Protocol for Family Issues & Iceland Destination Wedding Advice for Parents

Hello Ladies and Gents!

I hope this finds you well and in the midst of a fantastic and productive week!  So sorry for the delayed post- The week got away from me!  Between the beautiful children and newborns that we have had the pleasure of photographing in our Plymouth, Michigan portrait studio, the marvelous weddings we have photographed lately, Chris turning the big 3-0, Photos by Miss Ann has been sweetly swamped but savoring ever second.
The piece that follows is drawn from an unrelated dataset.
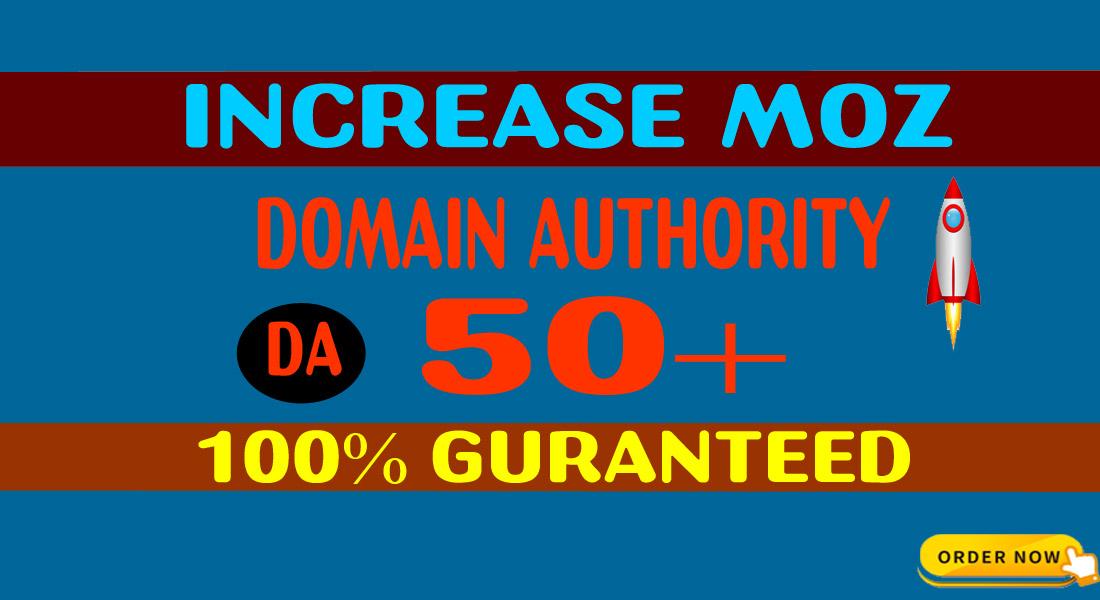 Increase Your Website Domain Authority DA 50+ In 30 days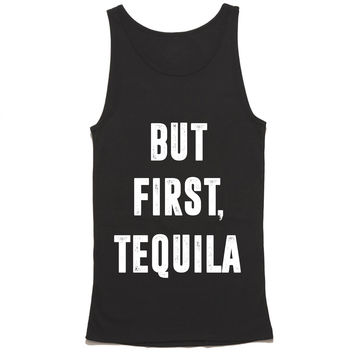 But First Tequila Tank Top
A few weeks ago in our Iceland Reception Music blog post, I had mentioned that my mother and I shared a mother-daughter dance and one of our readers asked why I chose to do that.  Well, good news lovely, my answer is going to be rolled into this week’s topic Iceland Wedding Protocol for Family Issues & Advice for Parents.  Welcome to part 2 of 2 of our mini-series on some sensitive issues you may encounter while planning a destination wedding in Iceland (see our 1 of 2 post here on how Iceland Love Conquers All Things)!  Today, I am going to walk through some family issues Chris and I specifically ran into while we planned our Seljalandsfoss wedding and explain how we handled in hopes of helping you!
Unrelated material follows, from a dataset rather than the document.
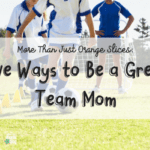 More Than Just Orange Slices: Five Ways to Be a Great Team Mom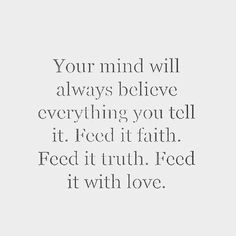 Love Quotes : QUOTATION – Image : Quotes Of the day – Description Your mind will always believe everything you tell it. Feed it faith. Feed it truth. Feed it with love. Sharing is Caring – Don't forget to share this quote ! Great Quotes, Quotes To Live By, Inspirational Quotes, Free Your Mind Quotes, Belive In Yourself Quotes, Wisdom Quotes, How To Love Yourself, Quotes About Finding Yourself, Mind Power Quotes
So!  Buckle your seat belts; this is going to be a long Iceland Wedding Blog Post!

You might be surprised to know, that Chris and I are both only children and come from extremely small families.  His parents are still married celebrating 30+ years of marriage and mine are divorced.  Between the two of us we also only have 25 living relatives that are spread between the USA and as far as Australia.  So you’d think having a small family equals no drama right?  Sigh, one would hope!  A little personal background on myself… My parents divorced when I was 6 years old.  I was raised by a very strong-willed single mother and have had very little contact with my father for various reasons since.  That being said, this has caused a few issues and lots of tension in our family throughout the years.
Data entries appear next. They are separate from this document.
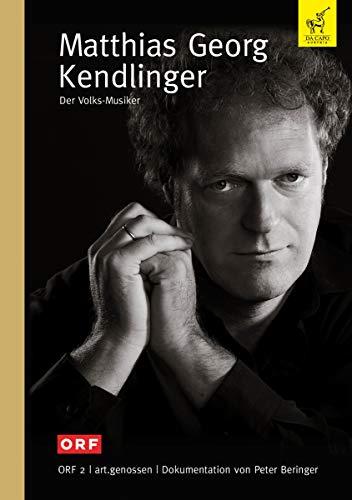 DVD - Matthias Georg Kendlinger - Der Volks-Musiker (ORF 2 / art.genossen)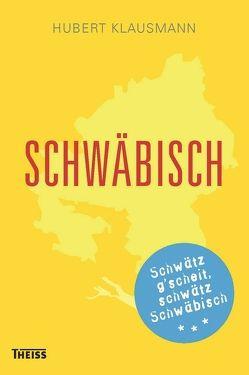 Schwäbisch von Klausmann,  Hubert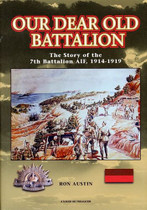 Our Dear Old Battalion: The Story of the 7th Battalion AIF, 1914-1919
Issue #1:  Deciding on whether or not to invite a disconnected parent, certain family members, or a problematic friend to your wedding in Iceland.

As Chris and I were planning our Iceland destination wedding at Seljalandsfoss, Vik Beach, and Skogafoss Waterfall, he asked me if I wanted to send an invitation to my father or to anyone on that side of the family.  Out of respect for my father, his family, and for myself, I decided to not rush into an absolute decision.  Do you ever wonder what the protocol should be on how to handle these concerns?  I know I did!  In the beginning of our Iceland wedding planning, the first step was asking myself a few questions before drawing any pivotal conclusions.  If you’re in a similar situation with a family member or friend and find yourself torn, the below may be helpful questions to ask yourself as you plan your Iceland wedding guest list:

  • Have I spent time with him/her in the last 5 years?
  • Has he/she spent time trying to get to know my fiancé?
  • Has he/she held a significant overall impact on my life?
  • Was he/she there to support me when I had humbling or exciting life moments?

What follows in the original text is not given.